▸ Teks
□ □ □

Nurlete menjelaskan, pernya­taan Ketua DPRD yang mengkritik Gubernur Maluku malas hadiri sidang Paripurna, baik secara hukum maupun etika bukan sebuah larangan  sehingga hal itu diperbolehkan.

Sementara sikap Gubernur Maluku yang malas hadiri sidang Paripurna, bukan pelanggaran hukum tetapi secara etika adalah sebuah pelanggaran, apalagi rapat paripurna terkait dengan pem­berhentiannya.

Menurutnya, DPRD merupakan unsur penyelenggara pemerinta­han daerah dimana sebagai unsur penyelenggara pemerintahan daerah Gubernur dan DPRD memiliki kedudukan yang sejajar.

“Pernyataan Ketua DPRD mengkritik sikap Gubernur Maluku, yang malas hadiri sidang Paripurna merupakan hak menyatakan pen­dapat, dan harus dipahami seba­gai bagian dari melaksanakan tugas, fungsi dan kewenangan,” tegas Nurlete.

Dijelaskan, sebagai mitra kerja yang sejajar kehadiran Gubernur sangat penting di setiap rapat pari­purna, walaupun secara nor­matif ti­dak diwajibkan, karena bisa mem­berikan mandat kepada Wakil Gu­bernur atau sekda untuk mewakili.

Tetapi, secara etika peme­rintahan ketidakhadiran Gubernur pada setiap sidang paripurna mengin­dikasikan tidak meng­hargai dan mendegradasi forum DPRD.

Namun, faktanya selama ini Gubernur Maluku selaku kepala daerah hampir tidak pernah hadir dalam sidang paripurna, maka sebagai bentuk autokritik Ketua DPRD berhak menyatakan demi­kian kepada publik saat ditanya oleh media.

Lanjutnya, kehadiran gubernur di sidang paripurna menjadi penting, karena DPRD ingin memperta­nyakan problematika dalam uru­san pemerintahan apalagi pemba­hasan APBD Perubahan sangat penting sekali didengar langsung demi kemaslahatan rakyat Maluku.

□ □ □

(Data yang diambil dari sebuah koleksi)

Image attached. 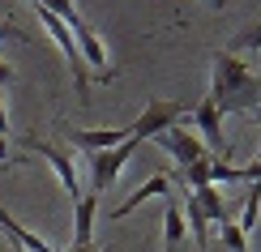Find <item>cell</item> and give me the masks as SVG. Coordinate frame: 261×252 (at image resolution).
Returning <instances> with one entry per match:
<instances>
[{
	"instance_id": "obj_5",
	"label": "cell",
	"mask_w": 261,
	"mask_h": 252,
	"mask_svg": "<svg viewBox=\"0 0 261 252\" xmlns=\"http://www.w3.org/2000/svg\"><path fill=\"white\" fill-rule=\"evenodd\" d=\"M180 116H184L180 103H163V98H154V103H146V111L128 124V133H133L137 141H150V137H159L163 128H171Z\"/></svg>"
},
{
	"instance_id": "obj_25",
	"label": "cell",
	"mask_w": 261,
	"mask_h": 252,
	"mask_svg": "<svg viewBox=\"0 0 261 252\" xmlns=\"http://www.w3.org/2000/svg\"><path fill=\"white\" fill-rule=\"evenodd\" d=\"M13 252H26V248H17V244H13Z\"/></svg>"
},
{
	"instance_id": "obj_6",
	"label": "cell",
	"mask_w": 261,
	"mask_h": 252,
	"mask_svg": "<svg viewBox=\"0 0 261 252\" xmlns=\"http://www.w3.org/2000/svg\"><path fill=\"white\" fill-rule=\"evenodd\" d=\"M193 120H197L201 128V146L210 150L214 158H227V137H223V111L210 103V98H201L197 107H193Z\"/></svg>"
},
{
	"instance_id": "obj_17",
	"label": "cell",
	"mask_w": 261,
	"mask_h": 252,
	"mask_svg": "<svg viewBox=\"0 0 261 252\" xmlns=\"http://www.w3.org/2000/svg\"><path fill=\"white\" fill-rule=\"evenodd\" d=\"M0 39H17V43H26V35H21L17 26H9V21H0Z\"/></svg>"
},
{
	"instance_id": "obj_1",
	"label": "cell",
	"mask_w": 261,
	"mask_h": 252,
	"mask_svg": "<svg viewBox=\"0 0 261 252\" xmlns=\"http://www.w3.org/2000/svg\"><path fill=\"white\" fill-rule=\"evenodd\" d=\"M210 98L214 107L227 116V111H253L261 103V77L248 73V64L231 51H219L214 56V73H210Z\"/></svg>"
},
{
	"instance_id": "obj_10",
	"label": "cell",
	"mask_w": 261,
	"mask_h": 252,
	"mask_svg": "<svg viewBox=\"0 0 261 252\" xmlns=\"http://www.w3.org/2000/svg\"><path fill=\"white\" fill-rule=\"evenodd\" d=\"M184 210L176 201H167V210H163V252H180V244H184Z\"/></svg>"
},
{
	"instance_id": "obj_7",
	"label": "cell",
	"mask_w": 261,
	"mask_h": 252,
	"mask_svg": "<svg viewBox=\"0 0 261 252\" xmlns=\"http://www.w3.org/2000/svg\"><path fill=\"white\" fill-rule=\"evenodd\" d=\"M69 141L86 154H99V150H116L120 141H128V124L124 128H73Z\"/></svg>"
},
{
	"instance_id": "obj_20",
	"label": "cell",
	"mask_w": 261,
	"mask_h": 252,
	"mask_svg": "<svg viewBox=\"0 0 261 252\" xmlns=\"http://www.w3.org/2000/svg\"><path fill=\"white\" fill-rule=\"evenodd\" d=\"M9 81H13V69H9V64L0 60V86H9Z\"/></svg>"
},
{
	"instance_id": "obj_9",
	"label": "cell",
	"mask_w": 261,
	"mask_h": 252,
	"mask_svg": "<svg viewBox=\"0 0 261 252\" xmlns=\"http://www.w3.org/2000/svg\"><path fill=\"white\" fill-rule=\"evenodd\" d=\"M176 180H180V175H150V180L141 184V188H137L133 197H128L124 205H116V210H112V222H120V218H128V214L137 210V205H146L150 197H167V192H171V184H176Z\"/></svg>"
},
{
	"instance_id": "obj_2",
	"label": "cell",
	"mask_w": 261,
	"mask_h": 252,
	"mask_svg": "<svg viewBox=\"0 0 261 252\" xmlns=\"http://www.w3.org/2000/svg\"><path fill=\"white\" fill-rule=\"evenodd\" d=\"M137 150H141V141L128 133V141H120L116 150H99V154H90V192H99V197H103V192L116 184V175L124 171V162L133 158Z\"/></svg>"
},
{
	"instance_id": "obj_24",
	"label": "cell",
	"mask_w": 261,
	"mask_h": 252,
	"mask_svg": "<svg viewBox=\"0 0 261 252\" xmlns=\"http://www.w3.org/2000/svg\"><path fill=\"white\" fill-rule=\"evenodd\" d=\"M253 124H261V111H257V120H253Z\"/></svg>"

□ □ □

▸ Kerjakan berikut ini
(1) Teks menyebut pernyataan Ketua DPRD sebagai bagian dari pelaksanaan beberapa hal. Sebutkan semuanya.
(2) Menurut teks, kepada siapa Gubernur dapat memberikan mandat untuk mewakilinya di rapat paripurna?
(3) Kutip bagian teks yang dimulai dari "Tetapi, secara etika" dan berakhir pada "kemaslahatan rakyat Maluku.".
Catatan di atas adalah materi tersendiri yang terpisah dari teks.

▸ Kunci jawaban
(1) Tugas, fungsi, dan kewenangan.

(2) Kepada Wakil Gubernur atau sekda.

(3)
Tetapi, secara etika peme­rintahan ketidakhadiran Gubernur pada setiap sidang paripurna mengin­dikasikan tidak meng­hargai dan mendegradasi forum DPRD.

Namun, faktanya selama ini Gubernur Maluku selaku kepala daerah hampir tidak pernah hadir dalam sidang paripurna, maka sebagai bentuk autokritik Ketua DPRD berhak menyatakan demi­kian kepada publik saat ditanya oleh media.

Lanjutnya, kehadiran gubernur di sidang paripurna menjadi penting, karena DPRD ingin memperta­nyakan problematika dalam uru­san pemerintahan apalagi pemba­hasan APBD Perubahan sangat penting sekali didengar langsung demi kemaslahatan rakyat Maluku.